====== Records ======

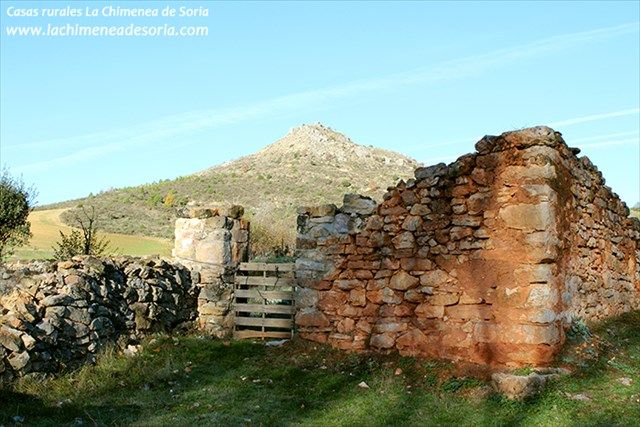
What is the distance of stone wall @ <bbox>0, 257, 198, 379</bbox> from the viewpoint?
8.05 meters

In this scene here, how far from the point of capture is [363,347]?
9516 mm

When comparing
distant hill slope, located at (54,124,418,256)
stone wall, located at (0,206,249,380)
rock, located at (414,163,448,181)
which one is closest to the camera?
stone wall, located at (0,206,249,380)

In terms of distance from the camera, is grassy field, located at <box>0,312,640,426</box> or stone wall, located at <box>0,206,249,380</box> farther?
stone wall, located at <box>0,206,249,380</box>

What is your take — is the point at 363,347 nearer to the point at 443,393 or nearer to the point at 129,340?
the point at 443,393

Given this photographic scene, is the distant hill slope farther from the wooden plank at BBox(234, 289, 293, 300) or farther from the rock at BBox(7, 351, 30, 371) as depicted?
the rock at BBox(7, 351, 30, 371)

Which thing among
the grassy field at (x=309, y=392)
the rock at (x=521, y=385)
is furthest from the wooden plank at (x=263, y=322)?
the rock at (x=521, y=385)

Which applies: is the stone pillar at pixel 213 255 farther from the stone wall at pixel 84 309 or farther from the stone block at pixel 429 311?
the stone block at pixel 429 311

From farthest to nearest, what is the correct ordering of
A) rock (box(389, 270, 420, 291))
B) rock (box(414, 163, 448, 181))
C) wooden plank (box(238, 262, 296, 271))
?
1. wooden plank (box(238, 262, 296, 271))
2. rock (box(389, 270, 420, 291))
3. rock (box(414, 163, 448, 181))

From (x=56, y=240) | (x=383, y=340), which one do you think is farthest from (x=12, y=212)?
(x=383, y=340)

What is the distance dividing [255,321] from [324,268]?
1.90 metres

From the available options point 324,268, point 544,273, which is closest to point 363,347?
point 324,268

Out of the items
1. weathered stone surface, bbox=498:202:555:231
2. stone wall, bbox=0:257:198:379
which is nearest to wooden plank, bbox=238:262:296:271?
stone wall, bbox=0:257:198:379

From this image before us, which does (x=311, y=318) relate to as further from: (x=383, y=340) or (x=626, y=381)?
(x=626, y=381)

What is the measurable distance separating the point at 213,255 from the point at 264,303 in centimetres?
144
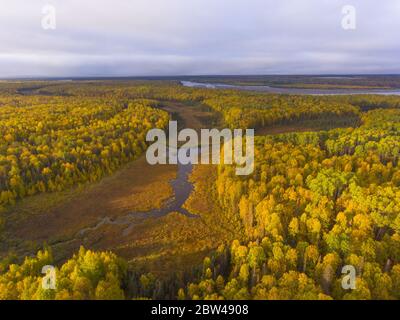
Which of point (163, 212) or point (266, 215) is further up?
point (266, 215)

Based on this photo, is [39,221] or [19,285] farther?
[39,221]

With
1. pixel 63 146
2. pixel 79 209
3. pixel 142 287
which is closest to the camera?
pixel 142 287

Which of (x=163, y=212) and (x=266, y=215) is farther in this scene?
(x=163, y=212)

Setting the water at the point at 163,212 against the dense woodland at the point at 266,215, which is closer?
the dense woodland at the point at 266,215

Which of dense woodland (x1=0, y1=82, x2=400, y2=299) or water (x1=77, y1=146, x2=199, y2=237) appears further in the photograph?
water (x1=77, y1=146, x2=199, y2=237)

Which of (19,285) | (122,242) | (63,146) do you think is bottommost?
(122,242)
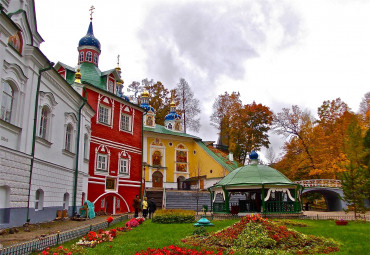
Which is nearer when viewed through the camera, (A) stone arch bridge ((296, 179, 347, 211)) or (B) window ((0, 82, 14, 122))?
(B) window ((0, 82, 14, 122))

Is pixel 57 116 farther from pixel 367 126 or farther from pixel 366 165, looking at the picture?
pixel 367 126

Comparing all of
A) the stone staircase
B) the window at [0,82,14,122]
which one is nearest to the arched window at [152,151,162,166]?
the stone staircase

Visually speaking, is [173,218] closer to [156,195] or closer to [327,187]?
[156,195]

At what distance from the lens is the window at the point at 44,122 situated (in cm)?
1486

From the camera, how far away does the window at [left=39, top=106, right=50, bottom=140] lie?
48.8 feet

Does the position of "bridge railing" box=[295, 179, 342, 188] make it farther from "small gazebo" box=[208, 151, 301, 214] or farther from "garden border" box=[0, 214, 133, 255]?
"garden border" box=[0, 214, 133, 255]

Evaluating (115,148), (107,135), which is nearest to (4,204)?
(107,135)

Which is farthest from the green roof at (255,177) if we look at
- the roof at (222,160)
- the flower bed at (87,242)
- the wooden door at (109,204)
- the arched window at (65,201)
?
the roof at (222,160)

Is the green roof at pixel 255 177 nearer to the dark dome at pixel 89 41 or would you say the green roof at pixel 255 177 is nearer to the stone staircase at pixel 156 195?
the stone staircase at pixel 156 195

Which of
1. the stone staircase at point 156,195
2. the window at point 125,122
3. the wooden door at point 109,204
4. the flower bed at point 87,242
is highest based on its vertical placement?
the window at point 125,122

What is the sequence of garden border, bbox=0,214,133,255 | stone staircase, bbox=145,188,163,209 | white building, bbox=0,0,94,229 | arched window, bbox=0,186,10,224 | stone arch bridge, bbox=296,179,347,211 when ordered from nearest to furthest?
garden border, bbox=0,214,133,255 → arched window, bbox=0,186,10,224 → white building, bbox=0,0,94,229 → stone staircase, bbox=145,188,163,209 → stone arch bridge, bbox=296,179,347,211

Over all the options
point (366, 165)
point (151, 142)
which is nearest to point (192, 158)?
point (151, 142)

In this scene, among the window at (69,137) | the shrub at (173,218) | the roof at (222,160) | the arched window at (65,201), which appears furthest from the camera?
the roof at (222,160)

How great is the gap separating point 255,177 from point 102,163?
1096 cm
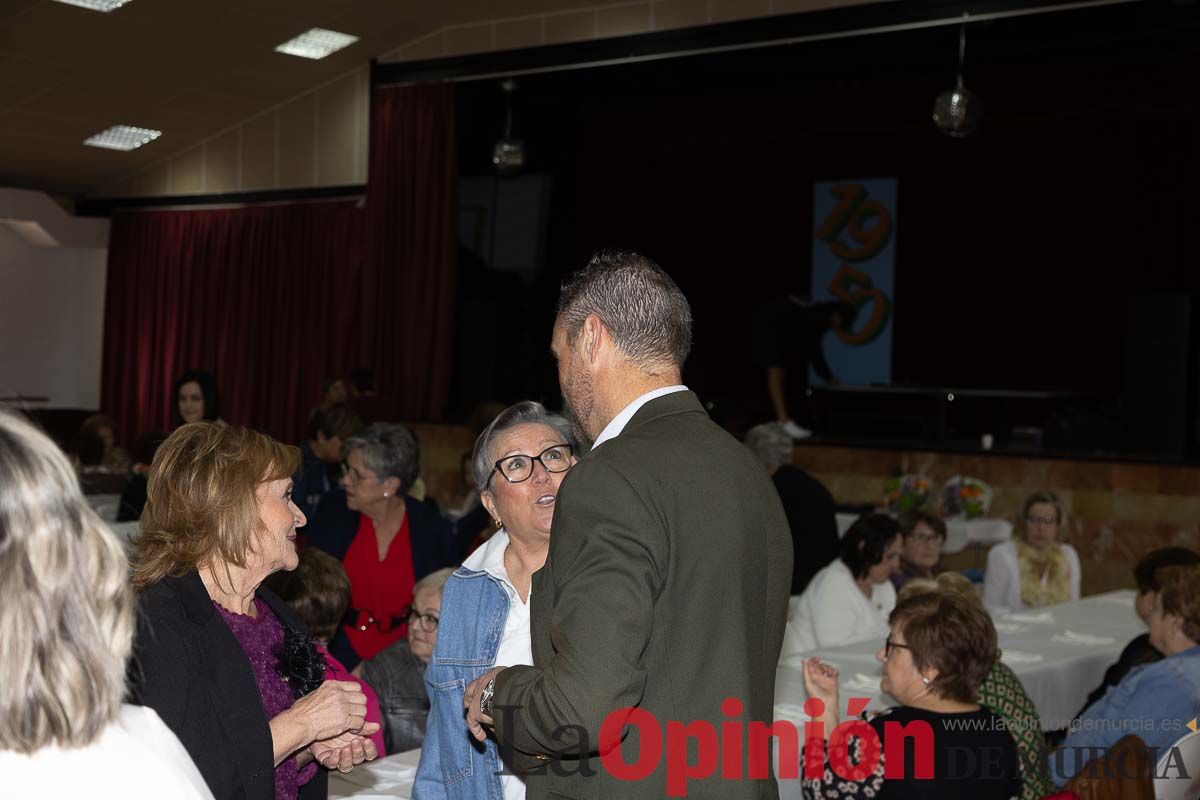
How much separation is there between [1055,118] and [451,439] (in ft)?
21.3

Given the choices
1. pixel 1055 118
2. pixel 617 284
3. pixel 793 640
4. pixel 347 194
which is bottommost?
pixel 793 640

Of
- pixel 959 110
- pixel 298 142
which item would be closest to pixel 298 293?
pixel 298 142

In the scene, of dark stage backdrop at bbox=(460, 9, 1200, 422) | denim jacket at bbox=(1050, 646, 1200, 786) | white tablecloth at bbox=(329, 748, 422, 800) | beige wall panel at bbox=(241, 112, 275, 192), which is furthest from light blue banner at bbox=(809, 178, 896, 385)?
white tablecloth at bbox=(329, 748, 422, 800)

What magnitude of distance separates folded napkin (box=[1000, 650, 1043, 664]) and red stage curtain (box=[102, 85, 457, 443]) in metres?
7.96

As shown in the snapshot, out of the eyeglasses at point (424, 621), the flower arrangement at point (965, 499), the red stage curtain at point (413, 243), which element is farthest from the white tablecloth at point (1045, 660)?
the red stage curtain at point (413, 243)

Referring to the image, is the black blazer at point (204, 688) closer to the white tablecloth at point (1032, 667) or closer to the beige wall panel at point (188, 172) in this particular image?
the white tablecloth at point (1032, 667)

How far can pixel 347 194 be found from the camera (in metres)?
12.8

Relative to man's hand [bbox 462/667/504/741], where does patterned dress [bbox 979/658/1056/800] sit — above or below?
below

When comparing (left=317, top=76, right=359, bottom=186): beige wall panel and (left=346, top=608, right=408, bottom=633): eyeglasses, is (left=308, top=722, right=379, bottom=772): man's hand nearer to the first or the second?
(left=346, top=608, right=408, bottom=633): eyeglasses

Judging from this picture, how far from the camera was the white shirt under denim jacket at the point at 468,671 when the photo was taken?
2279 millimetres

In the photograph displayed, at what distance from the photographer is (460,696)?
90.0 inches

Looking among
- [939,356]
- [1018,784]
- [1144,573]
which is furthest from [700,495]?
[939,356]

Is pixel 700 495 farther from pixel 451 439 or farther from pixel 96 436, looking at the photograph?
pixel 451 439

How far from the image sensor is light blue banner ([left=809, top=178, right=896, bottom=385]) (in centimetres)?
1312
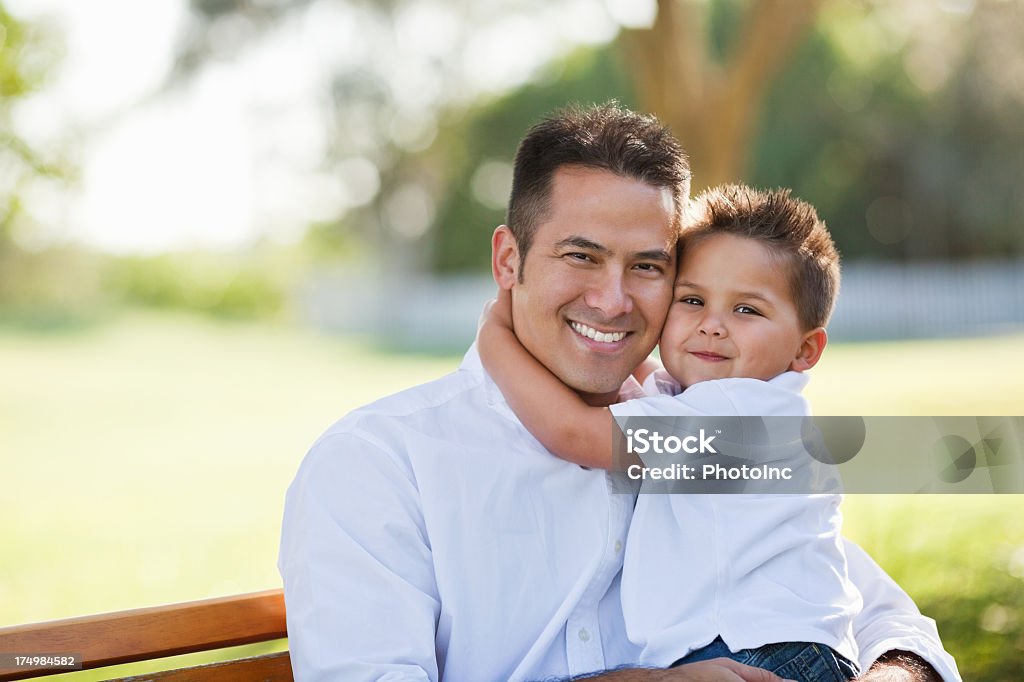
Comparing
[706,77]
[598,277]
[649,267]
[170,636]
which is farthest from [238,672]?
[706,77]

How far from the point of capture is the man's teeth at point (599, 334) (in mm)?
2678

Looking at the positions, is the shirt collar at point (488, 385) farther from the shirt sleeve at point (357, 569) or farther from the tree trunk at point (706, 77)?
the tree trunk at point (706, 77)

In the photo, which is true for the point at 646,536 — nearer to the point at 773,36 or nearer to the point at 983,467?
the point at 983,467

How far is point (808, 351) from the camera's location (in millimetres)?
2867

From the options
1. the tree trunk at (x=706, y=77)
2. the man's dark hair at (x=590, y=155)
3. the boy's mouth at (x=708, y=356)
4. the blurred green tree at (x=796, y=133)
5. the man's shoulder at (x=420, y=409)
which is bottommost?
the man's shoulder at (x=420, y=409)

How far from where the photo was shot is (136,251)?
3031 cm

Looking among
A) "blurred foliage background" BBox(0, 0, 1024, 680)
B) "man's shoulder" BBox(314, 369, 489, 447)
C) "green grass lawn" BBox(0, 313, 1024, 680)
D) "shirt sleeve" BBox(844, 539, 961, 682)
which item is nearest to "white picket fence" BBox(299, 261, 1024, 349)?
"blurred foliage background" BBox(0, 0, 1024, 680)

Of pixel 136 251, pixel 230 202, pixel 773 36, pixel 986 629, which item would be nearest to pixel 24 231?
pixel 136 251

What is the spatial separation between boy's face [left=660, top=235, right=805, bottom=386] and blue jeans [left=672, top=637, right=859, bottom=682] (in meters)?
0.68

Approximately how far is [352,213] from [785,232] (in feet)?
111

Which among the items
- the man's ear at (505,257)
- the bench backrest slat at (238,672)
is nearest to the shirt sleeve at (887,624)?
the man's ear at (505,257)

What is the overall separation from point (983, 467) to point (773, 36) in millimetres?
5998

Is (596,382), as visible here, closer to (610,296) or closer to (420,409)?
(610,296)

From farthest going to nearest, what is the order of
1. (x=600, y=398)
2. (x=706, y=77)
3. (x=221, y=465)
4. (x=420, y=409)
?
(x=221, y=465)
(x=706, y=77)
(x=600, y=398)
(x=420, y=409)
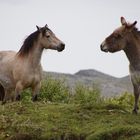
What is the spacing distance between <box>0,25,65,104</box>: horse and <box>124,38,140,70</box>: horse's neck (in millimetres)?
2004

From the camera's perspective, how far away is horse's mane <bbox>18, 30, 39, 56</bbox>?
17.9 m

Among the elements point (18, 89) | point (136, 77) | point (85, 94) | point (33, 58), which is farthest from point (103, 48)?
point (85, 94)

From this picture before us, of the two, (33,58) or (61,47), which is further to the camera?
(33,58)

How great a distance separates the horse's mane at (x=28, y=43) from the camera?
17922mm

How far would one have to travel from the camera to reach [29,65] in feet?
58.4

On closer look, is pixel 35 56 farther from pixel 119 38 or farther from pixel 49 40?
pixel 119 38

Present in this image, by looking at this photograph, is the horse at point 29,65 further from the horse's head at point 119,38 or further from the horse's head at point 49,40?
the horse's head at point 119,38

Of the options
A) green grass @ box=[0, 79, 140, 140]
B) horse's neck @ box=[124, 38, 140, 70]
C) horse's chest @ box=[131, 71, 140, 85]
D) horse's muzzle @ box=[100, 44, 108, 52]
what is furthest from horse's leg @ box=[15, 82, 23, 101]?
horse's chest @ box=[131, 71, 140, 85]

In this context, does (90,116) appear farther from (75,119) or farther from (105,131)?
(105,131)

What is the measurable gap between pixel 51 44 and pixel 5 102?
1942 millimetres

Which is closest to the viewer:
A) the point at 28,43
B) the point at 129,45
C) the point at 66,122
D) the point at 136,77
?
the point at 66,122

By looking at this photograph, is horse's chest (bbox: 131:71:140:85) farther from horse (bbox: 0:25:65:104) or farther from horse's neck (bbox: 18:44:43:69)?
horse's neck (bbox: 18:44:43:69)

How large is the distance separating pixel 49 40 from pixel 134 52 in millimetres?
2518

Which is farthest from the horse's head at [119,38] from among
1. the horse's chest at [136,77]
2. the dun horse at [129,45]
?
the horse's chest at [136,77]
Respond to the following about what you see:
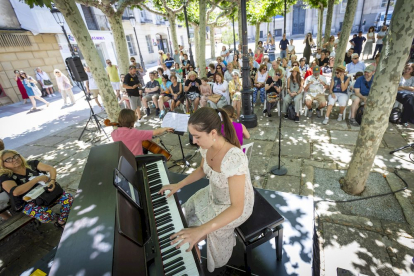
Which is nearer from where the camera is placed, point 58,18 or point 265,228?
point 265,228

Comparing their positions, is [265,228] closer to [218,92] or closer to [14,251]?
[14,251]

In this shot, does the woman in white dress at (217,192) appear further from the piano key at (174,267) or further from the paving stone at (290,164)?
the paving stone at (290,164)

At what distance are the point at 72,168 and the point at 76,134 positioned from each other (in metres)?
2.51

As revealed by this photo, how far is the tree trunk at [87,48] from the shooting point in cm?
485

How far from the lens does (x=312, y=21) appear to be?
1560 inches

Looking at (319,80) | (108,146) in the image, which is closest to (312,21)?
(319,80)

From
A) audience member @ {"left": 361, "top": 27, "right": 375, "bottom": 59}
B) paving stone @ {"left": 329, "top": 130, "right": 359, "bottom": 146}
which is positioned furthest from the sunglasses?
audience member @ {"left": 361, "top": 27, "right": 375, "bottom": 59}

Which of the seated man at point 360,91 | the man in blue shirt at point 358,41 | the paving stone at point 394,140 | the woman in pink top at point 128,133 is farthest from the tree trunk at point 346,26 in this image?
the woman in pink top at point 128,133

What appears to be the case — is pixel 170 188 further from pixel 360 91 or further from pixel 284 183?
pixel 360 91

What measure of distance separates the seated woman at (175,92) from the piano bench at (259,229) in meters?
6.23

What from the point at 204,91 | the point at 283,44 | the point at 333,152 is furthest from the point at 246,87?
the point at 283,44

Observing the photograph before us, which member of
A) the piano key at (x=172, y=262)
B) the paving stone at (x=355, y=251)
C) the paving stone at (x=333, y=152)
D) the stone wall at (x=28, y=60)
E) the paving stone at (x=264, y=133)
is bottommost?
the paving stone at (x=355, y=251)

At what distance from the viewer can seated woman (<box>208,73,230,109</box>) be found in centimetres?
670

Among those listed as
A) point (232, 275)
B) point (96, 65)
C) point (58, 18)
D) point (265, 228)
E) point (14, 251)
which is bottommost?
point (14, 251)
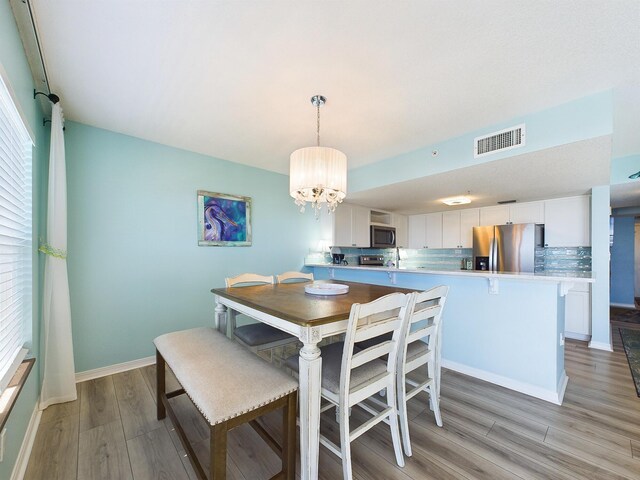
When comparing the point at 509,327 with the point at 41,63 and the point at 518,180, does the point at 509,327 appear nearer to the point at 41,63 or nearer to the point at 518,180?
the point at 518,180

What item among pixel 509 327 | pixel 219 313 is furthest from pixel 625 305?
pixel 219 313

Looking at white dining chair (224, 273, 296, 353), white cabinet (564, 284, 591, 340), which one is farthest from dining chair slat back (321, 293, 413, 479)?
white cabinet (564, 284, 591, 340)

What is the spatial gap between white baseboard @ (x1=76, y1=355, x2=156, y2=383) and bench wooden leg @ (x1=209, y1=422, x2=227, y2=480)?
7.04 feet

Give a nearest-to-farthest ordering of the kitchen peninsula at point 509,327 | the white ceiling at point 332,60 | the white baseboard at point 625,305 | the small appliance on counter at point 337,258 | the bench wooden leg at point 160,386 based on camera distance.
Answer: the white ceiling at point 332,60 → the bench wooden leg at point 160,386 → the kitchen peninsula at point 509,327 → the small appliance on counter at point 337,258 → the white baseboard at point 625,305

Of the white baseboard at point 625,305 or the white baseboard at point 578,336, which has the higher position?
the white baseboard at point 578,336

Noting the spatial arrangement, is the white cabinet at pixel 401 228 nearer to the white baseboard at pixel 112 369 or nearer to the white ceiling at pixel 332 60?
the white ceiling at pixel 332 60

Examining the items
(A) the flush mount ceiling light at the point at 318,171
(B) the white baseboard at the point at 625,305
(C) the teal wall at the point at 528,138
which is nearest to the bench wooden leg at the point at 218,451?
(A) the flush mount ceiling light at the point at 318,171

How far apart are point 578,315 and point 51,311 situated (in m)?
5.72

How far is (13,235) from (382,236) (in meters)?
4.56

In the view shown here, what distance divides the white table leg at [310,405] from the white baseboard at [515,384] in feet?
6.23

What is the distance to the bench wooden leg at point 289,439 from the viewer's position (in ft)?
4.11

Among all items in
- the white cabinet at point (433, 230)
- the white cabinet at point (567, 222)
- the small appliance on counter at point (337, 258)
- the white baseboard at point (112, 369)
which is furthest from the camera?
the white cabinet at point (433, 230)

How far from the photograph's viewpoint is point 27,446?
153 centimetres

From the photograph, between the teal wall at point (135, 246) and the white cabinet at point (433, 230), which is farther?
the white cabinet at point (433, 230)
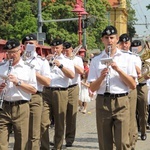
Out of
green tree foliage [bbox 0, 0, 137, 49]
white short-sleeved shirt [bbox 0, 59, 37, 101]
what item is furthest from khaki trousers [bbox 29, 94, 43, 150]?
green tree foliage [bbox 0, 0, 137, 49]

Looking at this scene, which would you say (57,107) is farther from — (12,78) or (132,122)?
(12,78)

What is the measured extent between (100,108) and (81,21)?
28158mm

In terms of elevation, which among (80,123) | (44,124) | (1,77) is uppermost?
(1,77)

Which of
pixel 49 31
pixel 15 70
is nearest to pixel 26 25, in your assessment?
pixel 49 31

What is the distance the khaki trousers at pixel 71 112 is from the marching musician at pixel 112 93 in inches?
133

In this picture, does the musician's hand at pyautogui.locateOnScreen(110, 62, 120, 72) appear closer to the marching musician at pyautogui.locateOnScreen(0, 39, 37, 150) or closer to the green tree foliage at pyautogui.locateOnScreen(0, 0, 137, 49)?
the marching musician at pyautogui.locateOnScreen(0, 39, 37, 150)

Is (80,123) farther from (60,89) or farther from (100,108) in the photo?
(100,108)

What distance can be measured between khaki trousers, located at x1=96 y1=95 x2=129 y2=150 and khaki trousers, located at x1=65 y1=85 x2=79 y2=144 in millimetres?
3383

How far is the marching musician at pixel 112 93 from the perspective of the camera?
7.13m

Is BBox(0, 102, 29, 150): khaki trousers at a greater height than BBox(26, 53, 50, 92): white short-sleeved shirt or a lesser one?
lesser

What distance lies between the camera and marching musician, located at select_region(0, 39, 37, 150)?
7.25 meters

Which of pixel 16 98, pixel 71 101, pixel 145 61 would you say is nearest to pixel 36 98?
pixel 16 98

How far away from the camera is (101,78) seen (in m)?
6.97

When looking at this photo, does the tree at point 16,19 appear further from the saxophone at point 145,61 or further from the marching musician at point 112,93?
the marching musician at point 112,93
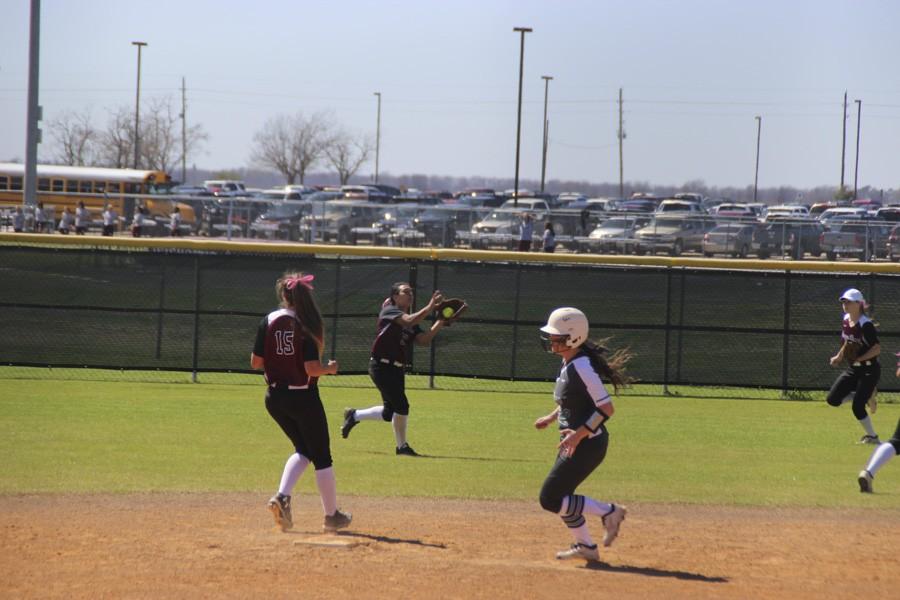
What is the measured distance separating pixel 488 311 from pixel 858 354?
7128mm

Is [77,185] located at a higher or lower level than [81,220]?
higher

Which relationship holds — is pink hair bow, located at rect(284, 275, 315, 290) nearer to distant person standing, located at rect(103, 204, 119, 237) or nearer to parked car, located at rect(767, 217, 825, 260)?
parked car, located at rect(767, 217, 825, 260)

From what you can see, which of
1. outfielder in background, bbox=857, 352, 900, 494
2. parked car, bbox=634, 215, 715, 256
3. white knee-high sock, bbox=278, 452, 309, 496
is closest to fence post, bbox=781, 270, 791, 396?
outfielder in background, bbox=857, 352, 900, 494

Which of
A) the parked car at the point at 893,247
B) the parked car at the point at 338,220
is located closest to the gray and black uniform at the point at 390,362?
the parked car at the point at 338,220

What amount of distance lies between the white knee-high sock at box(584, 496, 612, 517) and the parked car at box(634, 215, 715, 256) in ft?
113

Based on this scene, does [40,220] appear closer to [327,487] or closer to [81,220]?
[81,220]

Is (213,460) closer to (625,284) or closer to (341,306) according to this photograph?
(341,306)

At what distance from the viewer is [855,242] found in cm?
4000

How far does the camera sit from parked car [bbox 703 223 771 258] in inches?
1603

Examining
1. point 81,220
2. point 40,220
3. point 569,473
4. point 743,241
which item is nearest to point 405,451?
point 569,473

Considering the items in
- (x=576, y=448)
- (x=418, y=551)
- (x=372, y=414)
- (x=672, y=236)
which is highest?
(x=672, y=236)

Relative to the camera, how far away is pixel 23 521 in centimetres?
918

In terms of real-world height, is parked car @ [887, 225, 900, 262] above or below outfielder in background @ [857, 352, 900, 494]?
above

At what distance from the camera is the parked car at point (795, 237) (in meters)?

======

■ **Exercise**
Beginning at the line containing "Based on this scene, does", repeat each line exactly through the last line of the entries, and include no other lines.

■ **Written response**
Based on this scene, does [40,220] appear closer to [327,487] or closer to [81,220]?
[81,220]

Is (213,460) closer to (625,284) or closer to (341,306) according to this photograph?
(341,306)

At what distance from the viewer is [855,242] found in cm?
4000

How far does the camera sit from parked car [bbox 703 223 771 258] in inches?
1603

Examining
1. point 81,220
2. point 40,220
3. point 569,473
4. point 743,241
which item is nearest to point 405,451?
point 569,473

Considering the items in
- (x=576, y=448)
- (x=418, y=551)
- (x=372, y=414)
- (x=672, y=236)
which is highest?
(x=672, y=236)

Relative to the camera, how far away is pixel 23 521 in centimetres?
918

In terms of real-world height, is parked car @ [887, 225, 900, 262] above or below outfielder in background @ [857, 352, 900, 494]?
above

At what distance from the camera is the parked car at point (795, 237) (in meters)?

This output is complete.